Vaccaro, 48, is the founder and president of TicketNetwork Inc., an Internet-based business that resells sports and events tickets. From Lady Gaga concerts to Red Sox games, Vaccaro's firm moved more than $500 million worth of tickets last year.
This summer, Gov. Dannel P. Malloy named TicketNetwork a beneficiary of his "First Five" economic development program, which gives incentives and subsidies to businesses to create jobs. The state offered the firm up to $7.75 million in assistance.

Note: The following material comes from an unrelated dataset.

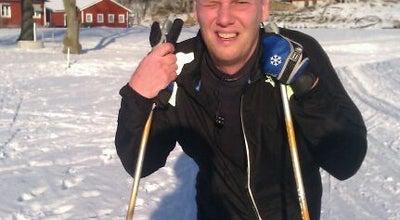 Photo of Golf Course Viksjö GK at Sweden
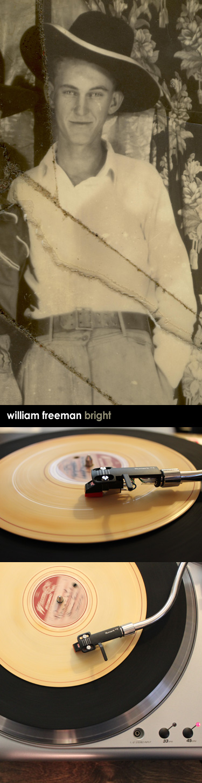 Freeman Bright's long lost recording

Malloy has since praised Vaccaro as a "serial entrepreneur," telling an audience this month that the state's economic future may depend on attracting and retaining such talent as his. "I want to keep his next five ideas here," Malloy said.
An investigation by The Day has uncovered a component to Vaccaro's operations that pushes ethical boundaries and raises questions about the state's investment in a company in the ticket resale business.
Box offices typically limit the number of tickets that one person or household can buy to keep scalpers and brokers from purchasing large numbers of seats and reselling them at higher prices.
Jennifer Lopez fans were restricted to eight tickets for her show last weekend at Mohegan Sun Casino, for example. Such limits are meant to ensure that the general public can buy the tickets at face value.
While TicketNetwork has long asserted that it doesn't take physical possession of tickets, sources close to TicketNetwork and an events venue say that vendors have been sending volumes of tickets to a string of properties that Vaccaro owns or controls.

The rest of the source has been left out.